-------- GIVEN DATA --------

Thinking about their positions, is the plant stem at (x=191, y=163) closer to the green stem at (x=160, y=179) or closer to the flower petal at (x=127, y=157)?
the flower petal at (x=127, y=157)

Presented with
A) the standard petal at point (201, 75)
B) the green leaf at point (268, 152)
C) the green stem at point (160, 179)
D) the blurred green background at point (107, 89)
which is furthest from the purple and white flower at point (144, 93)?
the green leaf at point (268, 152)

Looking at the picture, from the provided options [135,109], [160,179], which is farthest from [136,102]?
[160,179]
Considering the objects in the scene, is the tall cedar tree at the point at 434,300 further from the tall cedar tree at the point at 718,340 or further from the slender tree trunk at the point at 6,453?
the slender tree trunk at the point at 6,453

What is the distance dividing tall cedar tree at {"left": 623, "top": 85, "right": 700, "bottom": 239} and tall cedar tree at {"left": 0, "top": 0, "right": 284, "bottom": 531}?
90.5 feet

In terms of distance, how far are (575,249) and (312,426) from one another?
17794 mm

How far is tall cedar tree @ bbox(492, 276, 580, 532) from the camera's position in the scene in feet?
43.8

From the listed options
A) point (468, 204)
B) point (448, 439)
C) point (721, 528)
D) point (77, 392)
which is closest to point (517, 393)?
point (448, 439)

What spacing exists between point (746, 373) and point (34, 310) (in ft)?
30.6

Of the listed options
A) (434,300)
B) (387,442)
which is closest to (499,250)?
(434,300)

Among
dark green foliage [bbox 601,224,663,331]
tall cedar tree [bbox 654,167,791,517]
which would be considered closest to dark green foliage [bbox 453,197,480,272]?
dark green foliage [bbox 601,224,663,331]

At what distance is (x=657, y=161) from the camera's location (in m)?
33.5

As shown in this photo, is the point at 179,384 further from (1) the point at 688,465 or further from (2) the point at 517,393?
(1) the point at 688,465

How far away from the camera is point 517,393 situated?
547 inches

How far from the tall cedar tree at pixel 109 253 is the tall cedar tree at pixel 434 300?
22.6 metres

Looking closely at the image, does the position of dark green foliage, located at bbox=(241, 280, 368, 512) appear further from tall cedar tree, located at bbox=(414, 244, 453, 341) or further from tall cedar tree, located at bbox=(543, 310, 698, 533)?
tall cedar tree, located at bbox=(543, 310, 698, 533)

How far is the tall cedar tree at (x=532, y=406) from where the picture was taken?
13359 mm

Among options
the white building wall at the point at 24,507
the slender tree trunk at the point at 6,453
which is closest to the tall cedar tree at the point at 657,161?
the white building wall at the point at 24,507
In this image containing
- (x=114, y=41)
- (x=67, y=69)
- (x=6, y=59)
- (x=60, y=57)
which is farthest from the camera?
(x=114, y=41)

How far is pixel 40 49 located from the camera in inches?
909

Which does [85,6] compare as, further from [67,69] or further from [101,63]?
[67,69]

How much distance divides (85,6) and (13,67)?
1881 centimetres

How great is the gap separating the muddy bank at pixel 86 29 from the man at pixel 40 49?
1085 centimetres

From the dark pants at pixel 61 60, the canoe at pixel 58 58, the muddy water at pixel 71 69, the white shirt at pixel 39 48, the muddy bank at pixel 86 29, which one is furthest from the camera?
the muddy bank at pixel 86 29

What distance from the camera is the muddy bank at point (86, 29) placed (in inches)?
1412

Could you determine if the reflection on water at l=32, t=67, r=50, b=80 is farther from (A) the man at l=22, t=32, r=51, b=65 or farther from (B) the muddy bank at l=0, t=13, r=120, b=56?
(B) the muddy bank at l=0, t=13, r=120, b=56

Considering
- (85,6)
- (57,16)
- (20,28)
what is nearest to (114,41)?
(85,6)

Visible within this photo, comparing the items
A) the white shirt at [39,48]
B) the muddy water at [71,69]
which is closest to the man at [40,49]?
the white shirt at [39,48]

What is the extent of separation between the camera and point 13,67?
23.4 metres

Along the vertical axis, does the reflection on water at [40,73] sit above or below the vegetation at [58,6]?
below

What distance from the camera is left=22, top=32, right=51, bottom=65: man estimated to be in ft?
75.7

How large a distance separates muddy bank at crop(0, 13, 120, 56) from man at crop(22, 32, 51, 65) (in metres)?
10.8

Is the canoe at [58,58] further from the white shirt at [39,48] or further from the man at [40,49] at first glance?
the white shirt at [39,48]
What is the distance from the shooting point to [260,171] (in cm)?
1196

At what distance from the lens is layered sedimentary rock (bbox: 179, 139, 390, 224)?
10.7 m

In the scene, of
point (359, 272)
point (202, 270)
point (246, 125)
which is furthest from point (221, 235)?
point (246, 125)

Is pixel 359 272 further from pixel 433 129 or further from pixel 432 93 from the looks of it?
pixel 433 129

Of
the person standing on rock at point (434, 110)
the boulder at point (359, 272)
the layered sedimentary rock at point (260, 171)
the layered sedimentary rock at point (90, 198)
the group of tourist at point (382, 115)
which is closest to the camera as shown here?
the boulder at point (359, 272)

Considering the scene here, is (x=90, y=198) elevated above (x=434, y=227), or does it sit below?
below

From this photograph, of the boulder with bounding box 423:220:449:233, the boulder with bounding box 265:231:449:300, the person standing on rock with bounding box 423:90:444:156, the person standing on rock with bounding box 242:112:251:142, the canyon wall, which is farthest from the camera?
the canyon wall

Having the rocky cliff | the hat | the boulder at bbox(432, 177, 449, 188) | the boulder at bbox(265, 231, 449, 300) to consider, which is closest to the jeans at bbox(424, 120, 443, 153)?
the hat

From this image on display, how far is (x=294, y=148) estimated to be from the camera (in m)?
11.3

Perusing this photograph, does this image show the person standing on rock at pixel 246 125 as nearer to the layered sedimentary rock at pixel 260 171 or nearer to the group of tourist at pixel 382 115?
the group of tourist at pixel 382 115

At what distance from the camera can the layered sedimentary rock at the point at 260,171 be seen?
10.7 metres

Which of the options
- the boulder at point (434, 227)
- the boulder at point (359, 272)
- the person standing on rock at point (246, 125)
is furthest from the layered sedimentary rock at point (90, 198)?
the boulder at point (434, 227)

--------

* [YOUR OBJECTIVE] Would you restate each of the entries word for word?

* [REPLY TO THE TASK]
Thinking about their positions, is the plant stem at (x=191, y=163) closer to the green stem at (x=160, y=179) or closer to the flower petal at (x=127, y=157)?
the flower petal at (x=127, y=157)

Presented with
A) the standard petal at point (201, 75)
B) the green leaf at point (268, 152)
C) the green stem at point (160, 179)
D) the blurred green background at point (107, 89)
which is furthest from the purple and white flower at point (144, 93)?
the green leaf at point (268, 152)

Looking at the picture, from the provided options [135,109], [160,179], which is farthest from [136,102]?
[160,179]
Considering the objects in the scene, is the tall cedar tree at the point at 434,300 further from the tall cedar tree at the point at 718,340 or further from the slender tree trunk at the point at 6,453?
the slender tree trunk at the point at 6,453

What is the distance dividing tall cedar tree at {"left": 623, "top": 85, "right": 700, "bottom": 239} and tall cedar tree at {"left": 0, "top": 0, "right": 284, "bottom": 531}?
90.5 feet

In terms of distance, how far are (575,249) and (312,426) from one another?
17794 mm

How far is tall cedar tree @ bbox(492, 276, 580, 532) from the camera's position in the scene in feet?
43.8

From the listed options
A) point (468, 204)
B) point (448, 439)
C) point (721, 528)
D) point (77, 392)
which is closest to point (517, 393)?
point (448, 439)

What spacing exists between point (746, 373) and point (34, 310) (in ft)?
30.6

Of the listed options
A) (434,300)
B) (387,442)
which is closest to (499,250)?
(434,300)

Among
dark green foliage [bbox 601,224,663,331]
tall cedar tree [bbox 654,167,791,517]
which would be considered closest to dark green foliage [bbox 453,197,480,272]?
dark green foliage [bbox 601,224,663,331]

At what distance is (x=657, y=161) from the camera's location (in m)?
33.5

As shown in this photo, is the point at 179,384 further from (1) the point at 688,465 or further from (2) the point at 517,393?
(1) the point at 688,465

How far away from the camera is point 517,393 situated?
547 inches

How far from the tall cedar tree at pixel 109 253 is the tall cedar tree at pixel 434 300?
22.6 metres

Looking closely at the image, does the position of dark green foliage, located at bbox=(241, 280, 368, 512) appear further from tall cedar tree, located at bbox=(414, 244, 453, 341) or further from tall cedar tree, located at bbox=(543, 310, 698, 533)?
tall cedar tree, located at bbox=(543, 310, 698, 533)

How far is the tall cedar tree at (x=532, y=406) from where the picture was taken?
13359 mm

Among options
the white building wall at the point at 24,507
the slender tree trunk at the point at 6,453
which is closest to the tall cedar tree at the point at 657,161?
the white building wall at the point at 24,507
In this image containing
- (x=114, y=41)
- (x=67, y=69)
- (x=6, y=59)
- (x=60, y=57)
which is farthest from the camera?
(x=114, y=41)

How far is pixel 40 49 located from the camera in inches?
909

Which does [85,6] compare as, further from [67,69] or further from [101,63]?
[67,69]

How much distance divides (85,6) and (13,67)?
1881 centimetres

How great is the gap separating the muddy bank at pixel 86 29 from the man at pixel 40 49?
1085 centimetres

From the dark pants at pixel 61 60, the canoe at pixel 58 58, the muddy water at pixel 71 69, the white shirt at pixel 39 48, the muddy bank at pixel 86 29, which one is furthest from the camera?
the muddy bank at pixel 86 29

What distance from the camera is the muddy bank at point (86, 29) placed (in inches)?
1412

Could you determine if the reflection on water at l=32, t=67, r=50, b=80 is farther from (A) the man at l=22, t=32, r=51, b=65 or farther from (B) the muddy bank at l=0, t=13, r=120, b=56?
(B) the muddy bank at l=0, t=13, r=120, b=56

Considering
- (85,6)
- (57,16)
- (20,28)
what is nearest to (114,41)?
(85,6)

Visible within this photo, comparing the items
A) the white shirt at [39,48]
B) the muddy water at [71,69]
which is closest to the man at [40,49]?
the white shirt at [39,48]

What is the extent of separation between the camera and point 13,67?
23.4 metres

Along the vertical axis, does the reflection on water at [40,73] sit above or below the vegetation at [58,6]?
below

What distance from the camera is left=22, top=32, right=51, bottom=65: man estimated to be in ft?
75.7

How large a distance separates muddy bank at crop(0, 13, 120, 56) from man at crop(22, 32, 51, 65) (in metres)?
10.8

Is the canoe at [58,58] further from the white shirt at [39,48] or further from the man at [40,49] at first glance?
the white shirt at [39,48]
What is the distance from the shooting point to [260,171] (in cm)?
1196

At what distance from the lens is layered sedimentary rock (bbox: 179, 139, 390, 224)?
10.7 m

In the scene, of
point (359, 272)
point (202, 270)
point (246, 125)
which is furthest from point (221, 235)?
point (246, 125)

Is pixel 359 272 further from pixel 433 129 or further from pixel 432 93 from the looks of it?
pixel 433 129

Of
the person standing on rock at point (434, 110)
the boulder at point (359, 272)
the layered sedimentary rock at point (260, 171)
the layered sedimentary rock at point (90, 198)
the group of tourist at point (382, 115)
which is closest to the camera as shown here?
the boulder at point (359, 272)

Considering the scene here, is (x=90, y=198) elevated above (x=434, y=227), or does it sit below?
below

From this photograph, of the boulder with bounding box 423:220:449:233, the boulder with bounding box 265:231:449:300, the person standing on rock with bounding box 423:90:444:156, the person standing on rock with bounding box 242:112:251:142, the canyon wall, which is farthest from the camera?
the canyon wall

Having the rocky cliff | the hat | the boulder at bbox(432, 177, 449, 188) | the boulder at bbox(265, 231, 449, 300) to consider, which is closest to the jeans at bbox(424, 120, 443, 153)?
the hat

From this image on display, how far is (x=294, y=148) estimated to be from the camera (in m)?
11.3

Perusing this photograph, does this image show the person standing on rock at pixel 246 125 as nearer to the layered sedimentary rock at pixel 260 171 or nearer to the group of tourist at pixel 382 115?
the group of tourist at pixel 382 115

At what distance from the camera can the layered sedimentary rock at the point at 260,171 be seen?
10.7 metres

Which of the options
- the boulder at point (434, 227)
- the boulder at point (359, 272)
- the person standing on rock at point (246, 125)
is furthest from the layered sedimentary rock at point (90, 198)?
the boulder at point (434, 227)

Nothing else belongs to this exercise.